Copyright 1998 Reed Business Information, Inc.
From Library Journal
How times have changed. The media are full of stories about President Clinton's private life, and reporters now dig into the lives of everyone in the White House. One of President Kennedy's romantic attachments was with Mary Pinchot Meyer, a CIA wife and the sister-in-law of the Washington Post's Ben Bradlee, who lived a glamorous life in Georgetown. For a short period, she was a good friend of both President and Mrs. Kennedy. About a year after Kennedy's assassination, though, she was murdered herself, and a vagrant man was charged but acquitted. Burleigh, who has written for the Washington Post and Time, tries hard to find a conspiracy, but it's all conjecture. We are left with a book about a moderately interesting woman who was romantically involved with President Kennedy and who was murdered after his death. Mary Meyer led a private life, and Burleigh should have left it that way. Not recommended.ASandra K. Lindheimer, Middlesex Law Lib., Cambridge, MA
Copyright 1998 Reed Business Information, Inc.
Most helpful customer reviews
34 of 38 people found the following review helpful.
The Culture That Designed American History
By L. Dann
Mary Pinchot Meyer's life and death occurred within the apex of American old money and power. That power, politically and ideologically was no where more penetrating than within the intelligence community. The'Company,' where her previously idealistic and later reactionary husband worked, has been implicated in nefarious, double dealings since that time and Cord Meyer was at the top of its chain. His was the brainstorm that invented student dissident groups, staffing it with agents and keeping tabs on my generation's protests. His best friend was the infamous James Jesus Angleton. Angleton took posession of Mary's diary hours after she died.
The first part of the book, the graced childhood, Brearley/Vassar educations and the social connections that the beautiful Mary enjoyed was for me the most interesting.
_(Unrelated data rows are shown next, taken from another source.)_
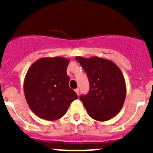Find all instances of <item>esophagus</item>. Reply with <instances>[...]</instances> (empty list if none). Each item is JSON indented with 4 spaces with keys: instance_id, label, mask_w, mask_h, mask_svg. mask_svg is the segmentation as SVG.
<instances>
[{
    "instance_id": "obj_1",
    "label": "esophagus",
    "mask_w": 153,
    "mask_h": 153,
    "mask_svg": "<svg viewBox=\"0 0 153 153\" xmlns=\"http://www.w3.org/2000/svg\"><path fill=\"white\" fill-rule=\"evenodd\" d=\"M75 92H76V94H77V95H79V90L78 88H76L75 90Z\"/></svg>"
}]
</instances>
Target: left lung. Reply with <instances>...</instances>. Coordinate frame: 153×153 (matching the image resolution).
Listing matches in <instances>:
<instances>
[{"label": "left lung", "instance_id": "obj_1", "mask_svg": "<svg viewBox=\"0 0 153 153\" xmlns=\"http://www.w3.org/2000/svg\"><path fill=\"white\" fill-rule=\"evenodd\" d=\"M87 74L90 90L81 96L86 111L93 120L107 121L122 109L126 96L125 79L119 67L109 60L76 56Z\"/></svg>", "mask_w": 153, "mask_h": 153}]
</instances>
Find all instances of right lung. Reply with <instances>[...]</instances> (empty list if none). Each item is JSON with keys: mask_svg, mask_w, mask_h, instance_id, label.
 Masks as SVG:
<instances>
[{"mask_svg": "<svg viewBox=\"0 0 153 153\" xmlns=\"http://www.w3.org/2000/svg\"><path fill=\"white\" fill-rule=\"evenodd\" d=\"M69 62L61 56L43 57L28 69L24 78V95L31 110L40 118L49 121L61 118L70 103L78 98L69 86Z\"/></svg>", "mask_w": 153, "mask_h": 153, "instance_id": "right-lung-1", "label": "right lung"}]
</instances>
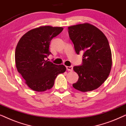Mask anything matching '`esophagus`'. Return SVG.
Listing matches in <instances>:
<instances>
[{
  "mask_svg": "<svg viewBox=\"0 0 126 126\" xmlns=\"http://www.w3.org/2000/svg\"><path fill=\"white\" fill-rule=\"evenodd\" d=\"M66 69L67 70H68V71H72V70H73V66H66Z\"/></svg>",
  "mask_w": 126,
  "mask_h": 126,
  "instance_id": "obj_1",
  "label": "esophagus"
}]
</instances>
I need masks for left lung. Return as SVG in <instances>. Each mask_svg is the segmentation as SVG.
<instances>
[{"mask_svg":"<svg viewBox=\"0 0 126 126\" xmlns=\"http://www.w3.org/2000/svg\"><path fill=\"white\" fill-rule=\"evenodd\" d=\"M68 32L77 54L83 53L82 65L73 67L79 77L73 87L83 92L94 91L104 83L111 72L108 39L101 30L88 23L69 26Z\"/></svg>","mask_w":126,"mask_h":126,"instance_id":"left-lung-1","label":"left lung"}]
</instances>
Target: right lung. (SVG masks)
Returning a JSON list of instances; mask_svg holds the SVG:
<instances>
[{
  "label": "right lung",
  "mask_w": 126,
  "mask_h": 126,
  "mask_svg": "<svg viewBox=\"0 0 126 126\" xmlns=\"http://www.w3.org/2000/svg\"><path fill=\"white\" fill-rule=\"evenodd\" d=\"M63 27L50 26L32 29L21 37L15 53L17 70L32 90L44 92L53 87L56 77L64 73L66 67L49 61V45Z\"/></svg>",
  "instance_id": "1"
}]
</instances>
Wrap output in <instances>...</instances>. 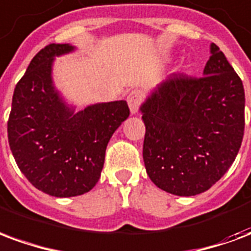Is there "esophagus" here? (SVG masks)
<instances>
[{
	"label": "esophagus",
	"mask_w": 251,
	"mask_h": 251,
	"mask_svg": "<svg viewBox=\"0 0 251 251\" xmlns=\"http://www.w3.org/2000/svg\"><path fill=\"white\" fill-rule=\"evenodd\" d=\"M142 102V94L141 91L138 90H133L130 93L127 94V103H129V107H130L131 114H136L140 106H141Z\"/></svg>",
	"instance_id": "1"
}]
</instances>
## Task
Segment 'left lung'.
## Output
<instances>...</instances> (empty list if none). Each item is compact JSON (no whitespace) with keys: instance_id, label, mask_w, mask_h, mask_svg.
Segmentation results:
<instances>
[{"instance_id":"1","label":"left lung","mask_w":251,"mask_h":251,"mask_svg":"<svg viewBox=\"0 0 251 251\" xmlns=\"http://www.w3.org/2000/svg\"><path fill=\"white\" fill-rule=\"evenodd\" d=\"M140 110L147 129V174L163 191L201 194L237 157L245 130V90L214 43L203 76L172 74Z\"/></svg>"}]
</instances>
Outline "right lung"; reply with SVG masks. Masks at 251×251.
I'll list each match as a JSON object with an SVG mask.
<instances>
[{
    "instance_id": "obj_1",
    "label": "right lung",
    "mask_w": 251,
    "mask_h": 251,
    "mask_svg": "<svg viewBox=\"0 0 251 251\" xmlns=\"http://www.w3.org/2000/svg\"><path fill=\"white\" fill-rule=\"evenodd\" d=\"M74 51L50 44L36 53L14 88L8 120L10 151L32 185L56 198L88 192L100 177L110 138L129 117L126 100L74 113L52 82L55 56Z\"/></svg>"
}]
</instances>
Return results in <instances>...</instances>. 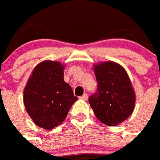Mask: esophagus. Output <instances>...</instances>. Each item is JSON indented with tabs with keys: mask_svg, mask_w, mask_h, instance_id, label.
<instances>
[{
	"mask_svg": "<svg viewBox=\"0 0 160 160\" xmlns=\"http://www.w3.org/2000/svg\"><path fill=\"white\" fill-rule=\"evenodd\" d=\"M80 98H81V99H82V100H87L88 95L86 94V93H85V94H83L82 96H81V97H80Z\"/></svg>",
	"mask_w": 160,
	"mask_h": 160,
	"instance_id": "esophagus-1",
	"label": "esophagus"
}]
</instances>
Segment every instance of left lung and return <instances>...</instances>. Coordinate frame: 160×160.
I'll return each instance as SVG.
<instances>
[{
	"label": "left lung",
	"mask_w": 160,
	"mask_h": 160,
	"mask_svg": "<svg viewBox=\"0 0 160 160\" xmlns=\"http://www.w3.org/2000/svg\"><path fill=\"white\" fill-rule=\"evenodd\" d=\"M97 92L89 98L96 117L104 124L116 126L133 112L136 94L124 68L113 62L94 65Z\"/></svg>",
	"instance_id": "obj_1"
}]
</instances>
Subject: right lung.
I'll return each instance as SVG.
<instances>
[{
    "label": "right lung",
    "mask_w": 160,
    "mask_h": 160,
    "mask_svg": "<svg viewBox=\"0 0 160 160\" xmlns=\"http://www.w3.org/2000/svg\"><path fill=\"white\" fill-rule=\"evenodd\" d=\"M64 65L44 61L34 68L23 91V104L35 124L45 129L57 127L78 100L63 79Z\"/></svg>",
    "instance_id": "1"
}]
</instances>
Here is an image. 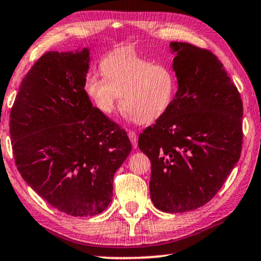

This fascination remained steady through the early days of her marriage to Cord Meyer, their relationship to the World Federalists a group of high-minded world- government idealists, and the decline of their affections and left leaning beliefs.
Mary's relations with the Washington Elite were also revelatory. Especially little known facts of the iconic Ben Bradlee's tell all relations with the CIA. Women were marginalized and often depressed- Mary was psychoanalyzed by the famous Dr. Oller, a follower of Wilhelm Reich. These well-educated and often gifted women toyed with art Gurdjieffian mystecism and many divorced after numbing and endless affairs. Mary Meyer was not unique in her adulterous and monied travels; but her relation to Timothy Leary, (also a CIA confidant at times) and her status as JFK's rare female friend as well as occassional mistress casts a different perspective on the otherwise sex-addicted president.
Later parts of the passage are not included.